- **Your goal**
Reproduce the data below in full. Nothing should differ from the original.

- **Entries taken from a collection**
☆ ☆ ☆ ☆ ☆ ☆ ☆

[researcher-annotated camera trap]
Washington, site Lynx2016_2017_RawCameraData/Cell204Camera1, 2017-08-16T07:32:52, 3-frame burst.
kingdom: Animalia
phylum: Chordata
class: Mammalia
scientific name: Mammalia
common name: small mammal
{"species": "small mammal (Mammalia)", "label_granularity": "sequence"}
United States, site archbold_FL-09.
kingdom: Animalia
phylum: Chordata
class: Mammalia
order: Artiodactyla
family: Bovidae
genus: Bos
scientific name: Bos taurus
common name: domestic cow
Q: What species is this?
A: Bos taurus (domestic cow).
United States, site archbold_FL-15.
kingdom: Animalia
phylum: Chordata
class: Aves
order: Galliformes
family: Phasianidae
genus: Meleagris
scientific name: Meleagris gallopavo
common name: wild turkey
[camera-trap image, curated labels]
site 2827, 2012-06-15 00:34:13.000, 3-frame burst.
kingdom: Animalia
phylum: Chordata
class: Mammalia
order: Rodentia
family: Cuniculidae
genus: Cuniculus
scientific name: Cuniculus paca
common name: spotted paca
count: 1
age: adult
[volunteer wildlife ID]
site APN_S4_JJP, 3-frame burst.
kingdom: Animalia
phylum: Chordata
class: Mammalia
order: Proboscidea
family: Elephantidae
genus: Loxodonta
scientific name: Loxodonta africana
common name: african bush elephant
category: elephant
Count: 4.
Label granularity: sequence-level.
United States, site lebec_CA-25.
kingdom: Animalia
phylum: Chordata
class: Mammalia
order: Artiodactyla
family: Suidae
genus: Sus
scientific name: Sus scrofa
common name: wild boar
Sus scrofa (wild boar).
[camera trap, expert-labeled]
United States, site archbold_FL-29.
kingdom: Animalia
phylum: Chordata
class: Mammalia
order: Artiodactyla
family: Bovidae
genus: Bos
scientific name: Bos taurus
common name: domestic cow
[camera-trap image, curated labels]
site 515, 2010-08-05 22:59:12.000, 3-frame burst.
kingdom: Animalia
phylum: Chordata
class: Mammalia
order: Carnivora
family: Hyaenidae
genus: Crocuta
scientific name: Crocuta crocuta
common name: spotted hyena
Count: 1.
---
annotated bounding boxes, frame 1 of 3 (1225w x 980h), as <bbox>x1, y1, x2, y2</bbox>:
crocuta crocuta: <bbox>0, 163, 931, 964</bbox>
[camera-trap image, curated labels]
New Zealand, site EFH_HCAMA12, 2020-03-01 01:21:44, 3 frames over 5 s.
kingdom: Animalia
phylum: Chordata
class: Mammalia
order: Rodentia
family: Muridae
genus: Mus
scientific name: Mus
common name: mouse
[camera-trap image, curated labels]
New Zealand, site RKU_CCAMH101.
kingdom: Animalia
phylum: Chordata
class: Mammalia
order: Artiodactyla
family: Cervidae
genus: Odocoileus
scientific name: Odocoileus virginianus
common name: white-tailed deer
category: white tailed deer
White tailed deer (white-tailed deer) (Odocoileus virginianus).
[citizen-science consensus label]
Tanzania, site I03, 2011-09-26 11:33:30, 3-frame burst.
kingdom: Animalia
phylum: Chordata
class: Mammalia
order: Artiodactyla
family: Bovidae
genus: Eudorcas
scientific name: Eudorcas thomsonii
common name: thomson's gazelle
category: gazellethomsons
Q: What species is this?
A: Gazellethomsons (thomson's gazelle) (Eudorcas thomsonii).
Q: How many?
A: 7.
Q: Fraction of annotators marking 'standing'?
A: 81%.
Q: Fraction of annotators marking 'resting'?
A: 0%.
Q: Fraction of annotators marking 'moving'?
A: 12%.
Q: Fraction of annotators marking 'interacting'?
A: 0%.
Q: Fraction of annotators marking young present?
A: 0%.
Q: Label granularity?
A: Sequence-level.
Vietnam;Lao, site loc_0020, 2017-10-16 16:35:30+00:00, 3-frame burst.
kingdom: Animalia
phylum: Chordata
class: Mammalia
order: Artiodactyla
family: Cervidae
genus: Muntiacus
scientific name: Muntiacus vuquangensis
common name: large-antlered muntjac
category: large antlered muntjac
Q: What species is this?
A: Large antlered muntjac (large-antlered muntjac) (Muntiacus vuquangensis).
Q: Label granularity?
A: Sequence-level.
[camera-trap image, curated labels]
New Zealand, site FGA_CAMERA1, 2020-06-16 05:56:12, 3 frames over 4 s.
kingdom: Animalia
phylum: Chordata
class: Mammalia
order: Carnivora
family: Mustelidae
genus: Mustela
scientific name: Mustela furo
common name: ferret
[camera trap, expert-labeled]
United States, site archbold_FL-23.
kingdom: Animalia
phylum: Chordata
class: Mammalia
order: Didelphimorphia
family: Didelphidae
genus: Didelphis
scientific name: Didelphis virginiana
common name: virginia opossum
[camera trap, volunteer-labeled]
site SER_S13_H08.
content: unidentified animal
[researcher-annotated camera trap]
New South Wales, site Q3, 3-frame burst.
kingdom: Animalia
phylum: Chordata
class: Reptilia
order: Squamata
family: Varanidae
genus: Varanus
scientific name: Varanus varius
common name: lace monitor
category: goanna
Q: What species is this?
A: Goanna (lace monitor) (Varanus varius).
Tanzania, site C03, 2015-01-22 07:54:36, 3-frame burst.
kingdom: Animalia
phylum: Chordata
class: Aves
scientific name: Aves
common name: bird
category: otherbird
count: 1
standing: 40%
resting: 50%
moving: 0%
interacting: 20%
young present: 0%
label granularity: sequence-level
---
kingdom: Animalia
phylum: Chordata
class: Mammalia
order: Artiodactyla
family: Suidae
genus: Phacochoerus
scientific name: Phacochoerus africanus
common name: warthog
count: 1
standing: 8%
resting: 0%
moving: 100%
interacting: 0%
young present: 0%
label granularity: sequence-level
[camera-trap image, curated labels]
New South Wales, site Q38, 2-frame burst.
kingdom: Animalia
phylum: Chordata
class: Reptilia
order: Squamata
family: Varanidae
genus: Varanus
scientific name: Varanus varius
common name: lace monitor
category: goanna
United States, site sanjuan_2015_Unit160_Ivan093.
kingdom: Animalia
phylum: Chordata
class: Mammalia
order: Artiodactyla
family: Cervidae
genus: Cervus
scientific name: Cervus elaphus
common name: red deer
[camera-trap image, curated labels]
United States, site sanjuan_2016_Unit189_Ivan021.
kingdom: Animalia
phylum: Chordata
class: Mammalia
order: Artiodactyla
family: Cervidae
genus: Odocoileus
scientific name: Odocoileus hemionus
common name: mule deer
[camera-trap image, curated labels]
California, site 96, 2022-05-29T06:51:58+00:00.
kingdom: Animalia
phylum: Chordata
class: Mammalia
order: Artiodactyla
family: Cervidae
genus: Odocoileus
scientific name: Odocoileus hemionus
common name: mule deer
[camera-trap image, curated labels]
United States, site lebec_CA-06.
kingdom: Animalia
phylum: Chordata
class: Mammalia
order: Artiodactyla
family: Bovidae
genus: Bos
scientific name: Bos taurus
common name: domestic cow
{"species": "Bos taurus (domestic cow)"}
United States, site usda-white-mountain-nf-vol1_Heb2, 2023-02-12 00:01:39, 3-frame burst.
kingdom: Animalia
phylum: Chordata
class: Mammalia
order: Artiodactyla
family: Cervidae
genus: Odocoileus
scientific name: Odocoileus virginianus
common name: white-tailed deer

☆ ☆ ☆ ☆ ☆ ☆ ☆

- **Written response**
[researcher-annotated camera trap]
Washington, site Lynx2016_2017_RawCameraData/Cell204Camera1, 2017-08-16T07:32:52, 3-frame burst.
kingdom: Animalia
phylum: Chordata
class: Mammalia
scientific name: Mammalia
common name: small mammal
{"species": "small mammal (Mammalia)", "label_granularity": "sequence"}
United States, site archbold_FL-09.
kingdom: Animalia
phylum: Chordata
class: Mammalia
order: Artiodactyla
family: Bovidae
genus: Bos
scientific name: Bos taurus
common name: domestic cow
Q: What species is this?
A: Bos taurus (domestic cow).
United States, site archbold_FL-15.
kingdom: Animalia
phylum: Chordata
class: Aves
order: Galliformes
family: Phasianidae
genus: Meleagris
scientific name: Meleagris gallopavo
common name: wild turkey
[camera-trap image, curated labels]
site 2827, 2012-06-15 00:34:13.000, 3-frame burst.
kingdom: Animalia
phylum: Chordata
class: Mammalia
order: Rodentia
family: Cuniculidae
genus: Cuniculus
scientific name: Cuniculus paca
common name: spotted paca
count: 1
age: adult
[volunteer wildlife ID]
site APN_S4_JJP, 3-frame burst.
kingdom: Animalia
phylum: Chordata
class: Mammalia
order: Proboscidea
family: Elephantidae
genus: Loxodonta
scientific name: Loxodonta africana
common name: african bush elephant
category: elephant
Count: 4.
Label granularity: sequence-level.
United States, site lebec_CA-25.
kingdom: Animalia
phylum: Chordata
class: Mammalia
order: Artiodactyla
family: Suidae
genus: Sus
scientific name: Sus scrofa
common name: wild boar
Sus scrofa (wild boar).
[camera trap, expert-labeled]
United States, site archbold_FL-29.
kingdom: Animalia
phylum: Chordata
class: Mammalia
order: Artiodactyla
family: Bovidae
genus: Bos
scientific name: Bos taurus
common name: domestic cow
[camera-trap image, curated labels]
site 515, 2010-08-05 22:59:12.000, 3-frame burst.
kingdom: Animalia
phylum: Chordata
class: Mammalia
order: Carnivora
family: Hyaenidae
genus: Crocuta
scientific name: Crocuta crocuta
common name: spotted hyena
Count: 1.
---
annotated bounding boxes, frame 1 of 3 (1225w x 980h), as <bbox>x1, y1, x2, y2</bbox>:
crocuta crocuta: <bbox>0, 163, 931, 964</bbox>
[camera-trap image, curated labels]
New Zealand, site EFH_HCAMA12, 2020-03-01 01:21:44, 3 frames over 5 s.
kingdom: Animalia
phylum: Chordata
class: Mammalia
order: Rodentia
family: Muridae
genus: Mus
scientific name: Mus
common name: mouse
[camera-trap image, curated labels]
New Zealand, site RKU_CCAMH101.
kingdom: Animalia
phylum: Chordata
class: Mammalia
order: Artiodactyla
family: Cervidae
genus: Odocoileus
scientific name: Odocoileus virginianus
common name: white-tailed deer
category: white tailed deer
White tailed deer (white-tailed deer) (Odocoileus virginianus).
[citizen-science consensus label]
Tanzania, site I03, 2011-09-26 11:33:30, 3-frame burst.
kingdom: Animalia
phylum: Chordata
class: Mammalia
order: Artiodactyla
family: Bovidae
genus: Eudorcas
scientific name: Eudorcas thomsonii
common name: thomson's gazelle
category: gazellethomsons
Q: What species is this?
A: Gazellethomsons (thomson's gazelle) (Eudorcas thomsonii).
Q: How many?
A: 7.
Q: Fraction of annotators marking 'standing'?
A: 81%.
Q: Fraction of annotators marking 'resting'?
A: 0%.
Q: Fraction of annotators marking 'moving'?
A: 12%.
Q: Fraction of annotators marking 'interacting'?
A: 0%.
Q: Fraction of annotators marking young present?
A: 0%.
Q: Label granularity?
A: Sequence-level.
Vietnam;Lao, site loc_0020, 2017-10-16 16:35:30+00:00, 3-frame burst.
kingdom: Animalia
phylum: Chordata
class: Mammalia
order: Artiodactyla
family: Cervidae
genus: Muntiacus
scientific name: Muntiacus vuquangensis
common name: large-antlered muntjac
category: large antlered muntjac
Q: What species is this?
A: Large antlered muntjac (large-antlered muntjac) (Muntiacus vuquangensis).
Q: Label granularity?
A: Sequence-level.
[camera-trap image, curated labels]
New Zealand, site FGA_CAMERA1, 2020-06-16 05:56:12, 3 frames over 4 s.
kingdom: Animalia
phylum: Chordata
class: Mammalia
order: Carnivora
family: Mustelidae
genus: Mustela
scientific name: Mustela furo
common name: ferret
[camera trap, expert-labeled]
United States, site archbold_FL-23.
kingdom: Animalia
phylum: Chordata
class: Mammalia
order: Didelphimorphia
family: Didelphidae
genus: Didelphis
scientific name: Didelphis virginiana
common name: virginia opossum
[camera trap, volunteer-labeled]
site SER_S13_H08.
content: unidentified animal
[researcher-annotated camera trap]
New South Wales, site Q3, 3-frame burst.
kingdom: Animalia
phylum: Chordata
class: Reptilia
order: Squamata
family: Varanidae
genus: Varanus
scientific name: Varanus varius
common name: lace monitor
category: goanna
Q: What species is this?
A: Goanna (lace monitor) (Varanus varius).
Tanzania, site C03, 2015-01-22 07:54:36, 3-frame burst.
kingdom: Animalia
phylum: Chordata
class: Aves
scientific name: Aves
common name: bird
category: otherbird
count: 1
standing: 40%
resting: 50%
moving: 0%
interacting: 20%
young present: 0%
label granularity: sequence-level
---
kingdom: Animalia
phylum: Chordata
class: Mammalia
order: Artiodactyla
family: Suidae
genus: Phacochoerus
scientific name: Phacochoerus africanus
common name: warthog
count: 1
standing: 8%
resting: 0%
moving: 100%
interacting: 0%
young present: 0%
label granularity: sequence-level
[camera-trap image, curated labels]
New South Wales, site Q38, 2-frame burst.
kingdom: Animalia
phylum: Chordata
class: Reptilia
order: Squamata
family: Varanidae
genus: Varanus
scientific name: Varanus varius
common name: lace monitor
category: goanna
United States, site sanjuan_2015_Unit160_Ivan093.
kingdom: Animalia
phylum: Chordata
class: Mammalia
order: Artiodactyla
family: Cervidae
genus: Cervus
scientific name: Cervus elaphus
common name: red deer
[camera-trap image, curated labels]
United States, site sanjuan_2016_Unit189_Ivan021.
kingdom: Animalia
phylum: Chordata
class: Mammalia
order: Artiodactyla
family: Cervidae
genus: Odocoileus
scientific name: Odocoileus hemionus
common name: mule deer
[camera-trap image, curated labels]
California, site 96, 2022-05-29T06:51:58+00:00.
kingdom: Animalia
phylum: Chordata
class: Mammalia
order: Artiodactyla
family: Cervidae
genus: Odocoileus
scientific name: Odocoileus hemionus
common name: mule deer
[camera-trap image, curated labels]
United States, site lebec_CA-06.
kingdom: Animalia
phylum: Chordata
class: Mammalia
order: Artiodactyla
family: Bovidae
genus: Bos
scientific name: Bos taurus
common name: domestic cow
{"species": "Bos taurus (domestic cow)"}
United States, site usda-white-mountain-nf-vol1_Heb2, 2023-02-12 00:01:39, 3-frame burst.
kingdom: Animalia
phylum: Chordata
class: Mammalia
order: Artiodactyla
family: Cervidae
genus: Odocoileus
scientific name: Odocoileus virginianus
common name: white-tailed deer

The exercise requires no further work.